Selon une porte-parole de l'association israélienne Ir Amim, la commission de planification du ministère de l'Intérieur a donné son feu vert définitif à la construction de 620 logements dans le quartier de colonisation de Pisgat Zeev et de 900 autres à Har Homa, près de la ville palestinienne de Bethléem (Cisjordanie).
M. Netanyahu avait ordonné à plusieurs reprises le report de réunions consacrées à des projets de colonisation à Jérusalem-Est avant des visites dans des capitales européennes.
Côté palestinien, le porte-parole du président Mahmoud Abbas, Nabil Abou Roudeina, a condamné la décision du gouvernement israélien, considérant qu'elle est "la réponse immédiate au discours du président Obama".
Dans un discours très attendu sur le Moyen-Orient, le président américain s'est prononcé pour la première fois jeudi en faveur d'un Etat palestinien sur la base des frontières de 1967, c'est-à-dire la Cisjordanie, la bande de Gaza et Jérusalem-Est.
Le chef du gouvernement israélien part jeudi soir pour Washington où il prononcera mardi un discours attendu devant les deux chambres du Congrès. M. Netanyahu sera reçu dès vendredi par le président américain.
"Le Premier ministre sacrifie ses relations avec les Etats-Unis au nom de sa loyauté envers les colons. Il ne s'agit pas seulement d'un calendrier affligeant mais d'une politique affligeante qui met en danger la position d'Israël dans le monde", a affirmé le groupe anticolonisation La Paix Maintenant.
"La décision de Netanyahu de discuter de Har Homa et Pisgat Zeev aujourd'hui est un message clair aux Américains sur la véritable politique d'Israël qui refuse de discuter même de (partager) Jérusalem", a déclaré à l'AFP Hagit Ofran, de La Paix Maintenant.
L'annonce considérée comme "malheureuse" d'un projet de colonisation en pleine visite à Jérusalem du vice-président américain Joe Biden en mars 2010 avait déclenché un tollé international.

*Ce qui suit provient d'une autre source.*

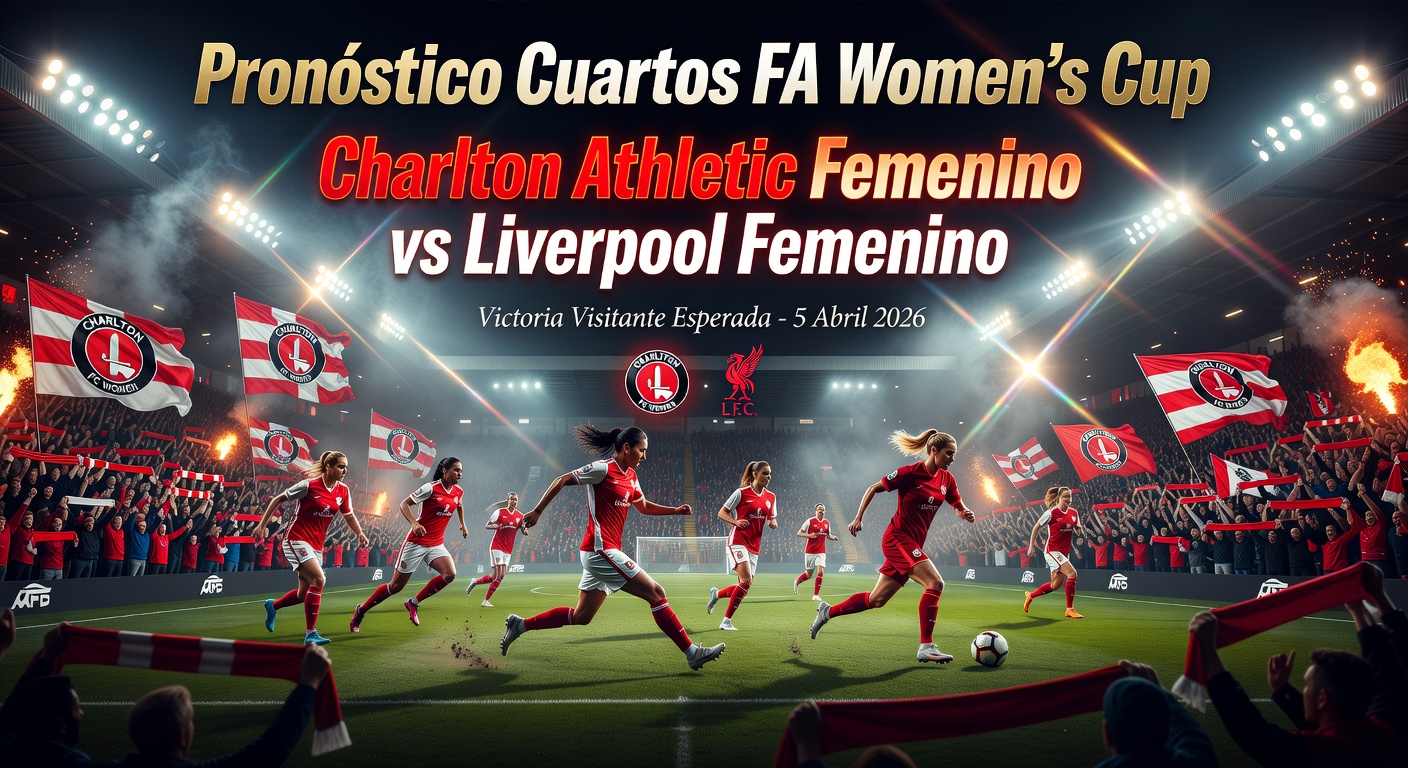 Charlton Athletic W vs Liverpool W Pronóstico / Prediction
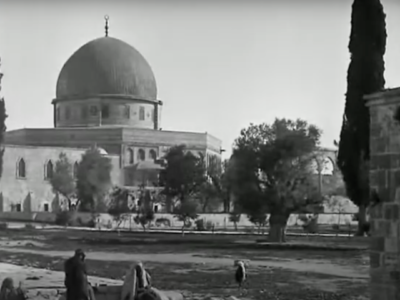 Vidéo – L’esplanade des mosquées en 1925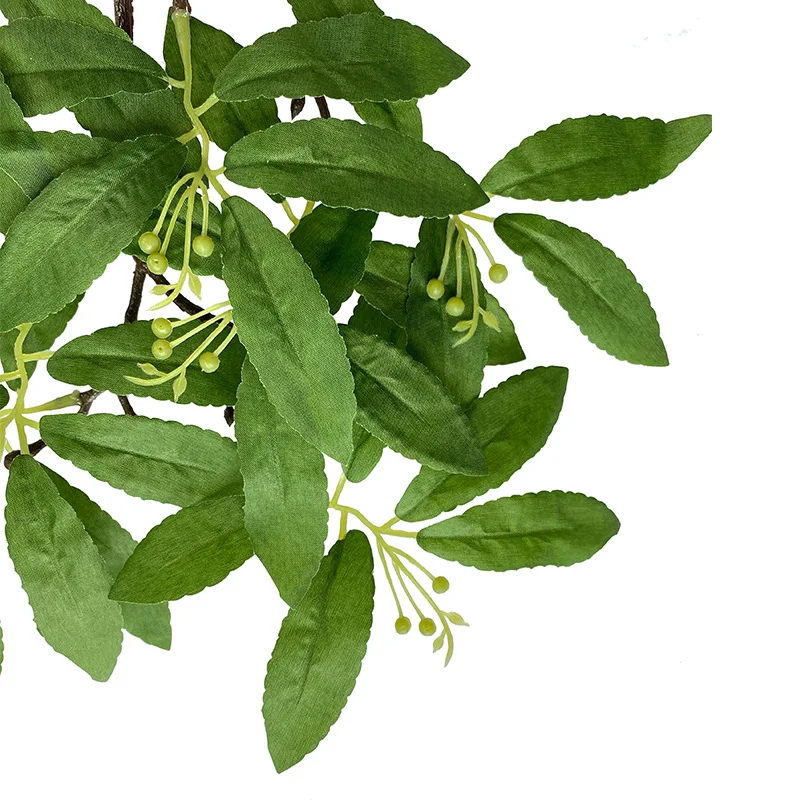 Simulated Plant Eucalyptus Lea - Flower Girl Basket 评论和价格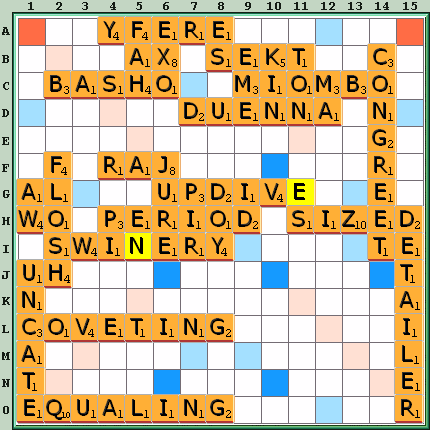 Game board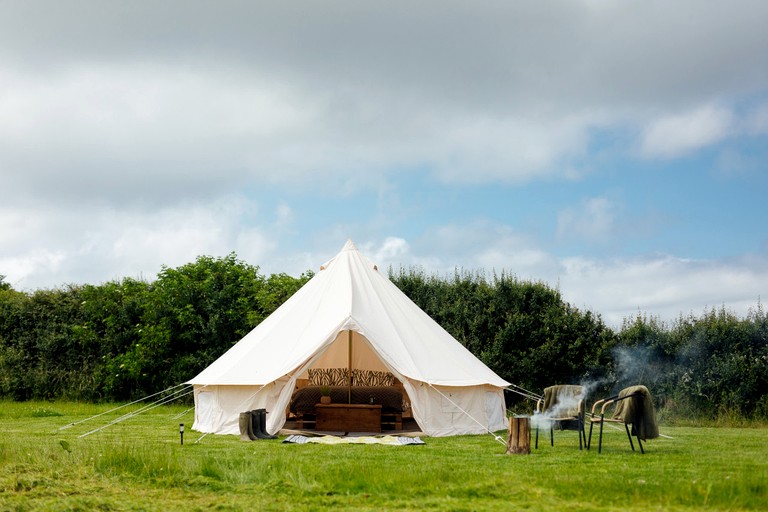 Bell Tents (United Kingdom, Haverfordwest, Wales)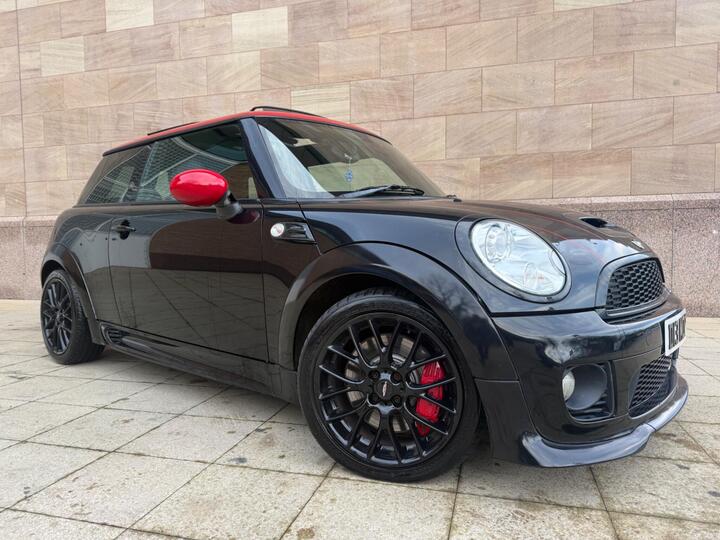 MINI Hatch 1.6 John Cooper Works Euro 5 3dr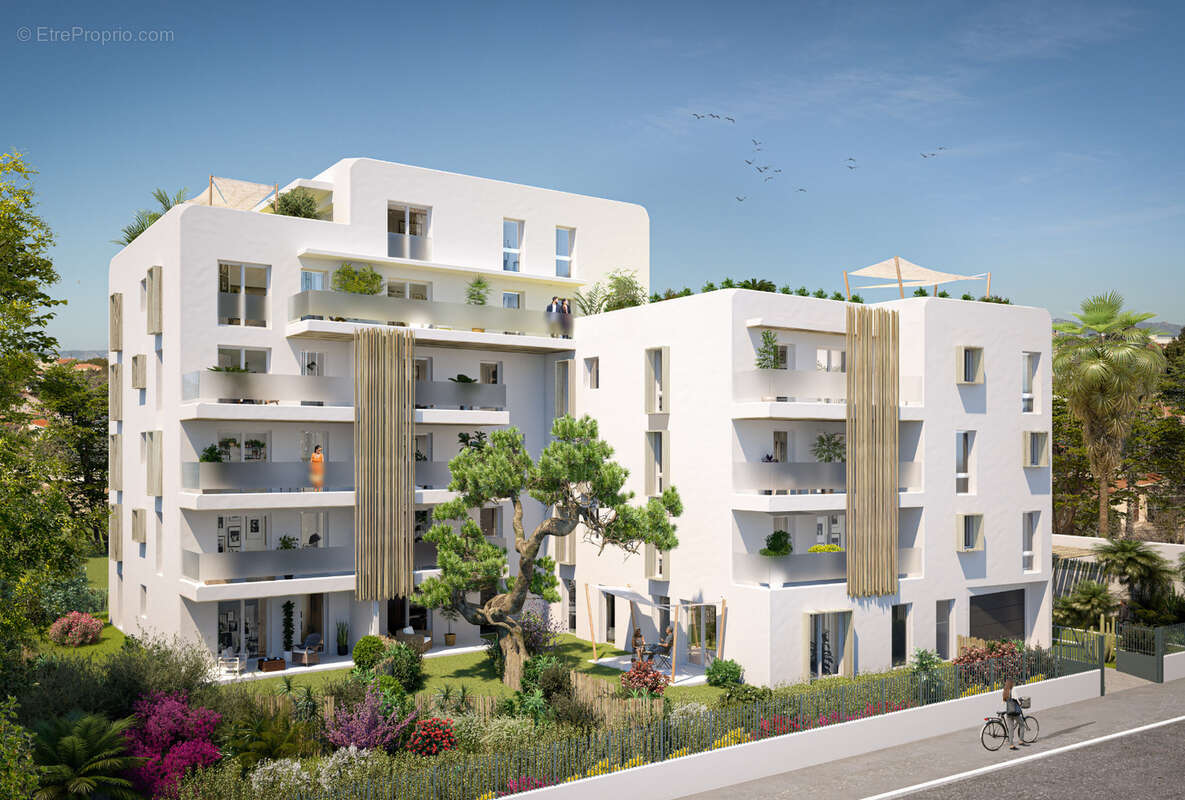 Appartement à MARSEILLE-8E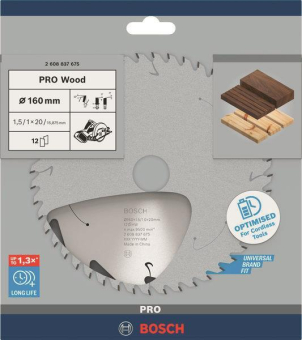 Bosch 2608837675 CSB      CSB WO 160 T12 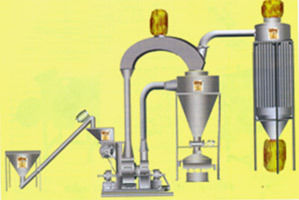 Automatic Turmeric Grinding and Separating Machine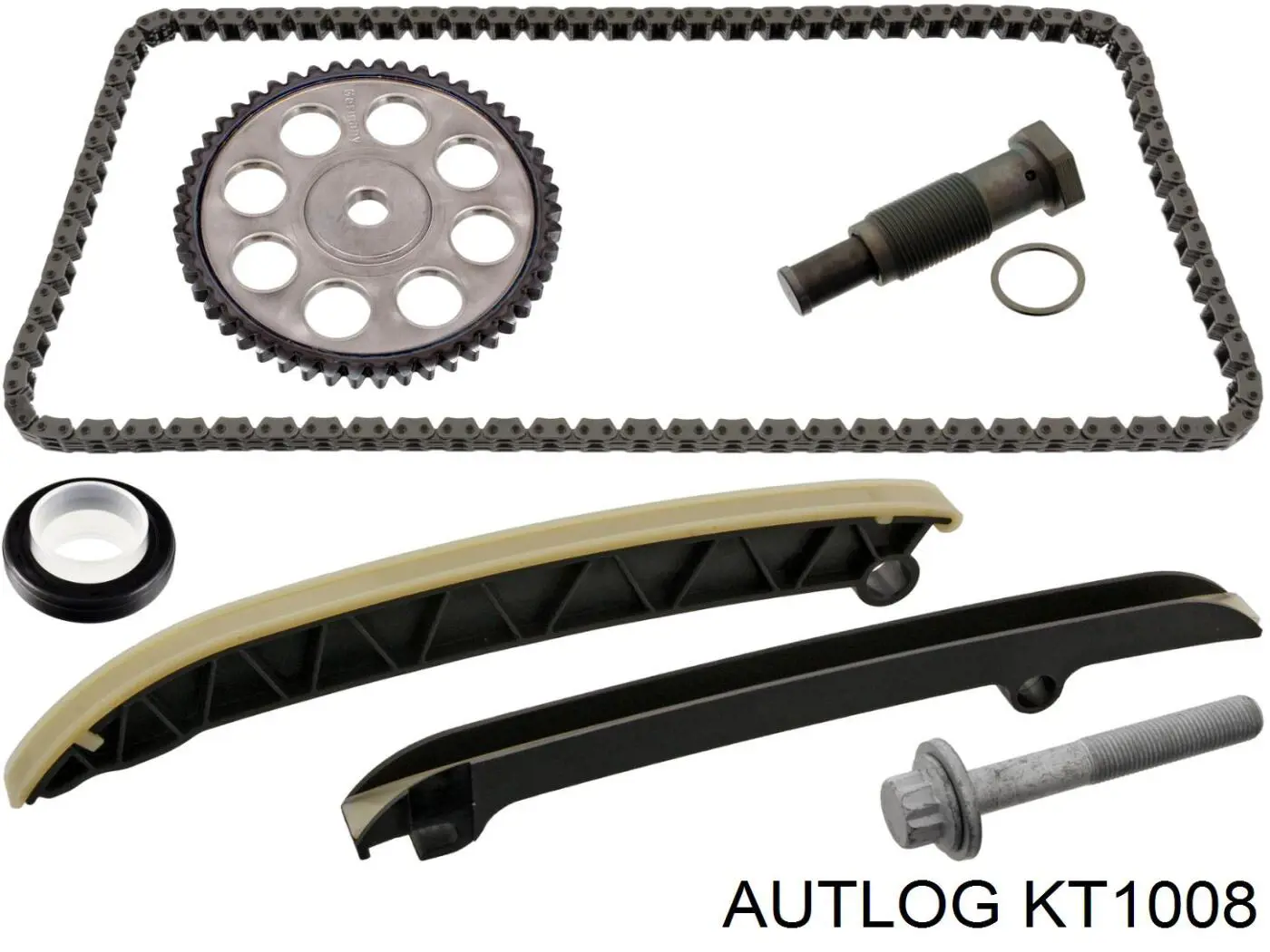 Ланцюг ГРМ, комплект Autlog KT1008 ціна, від 96.38 USD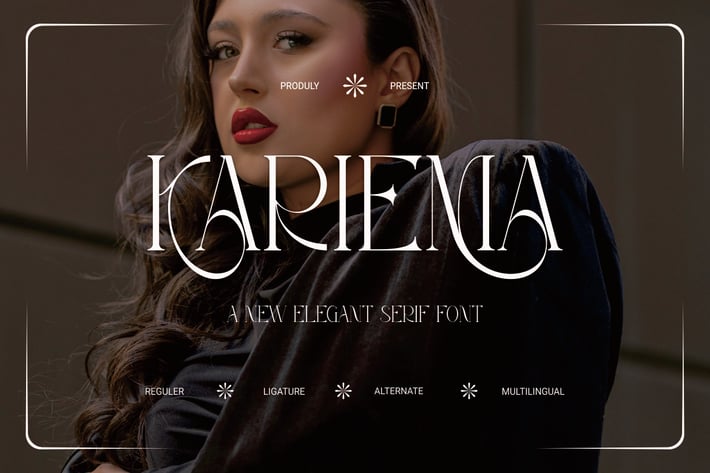 Kariema Font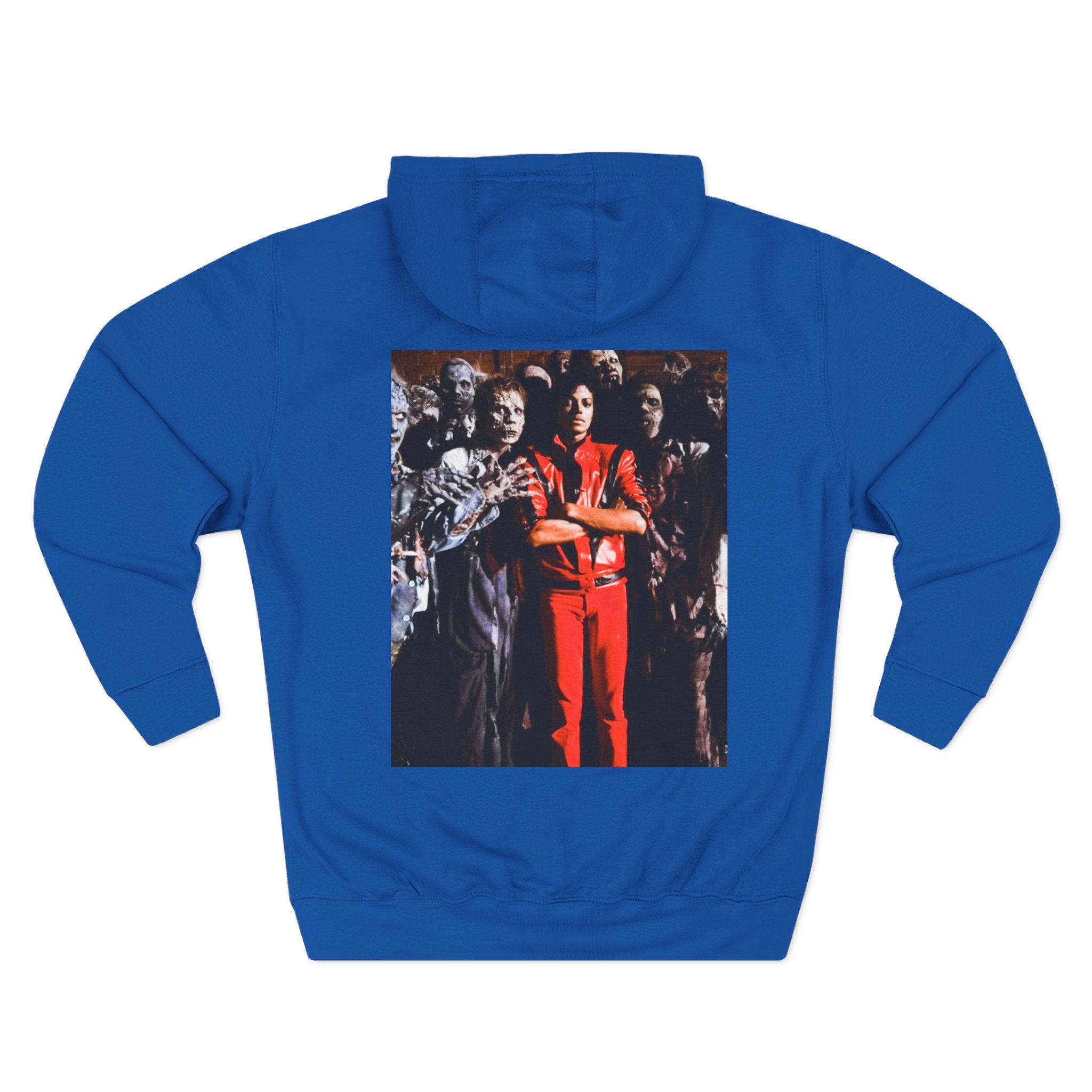 Michael Jackson Thriller Hoodie — Retro Album Cover Pullover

Depuis la conquête en juin 1967 de Jérusalem-Est à majorité arabe (270.000 Palestiniens), Israël y a construit une douzaine de quartiers de colonisation, où vivent plus de 200.000 Israéliens, et a proclamé l'ensemble de la ville sa capitale "éternelle et indivisible".
Cette annexion n'a jamais été reconnue par la communauté internationale, qui considère le secteur oriental de Jérusalem comme un territoire occupé. Les Palestiniens veulent faire de Jérusalem-Est la capitale de l'Etat auquel ils aspirent.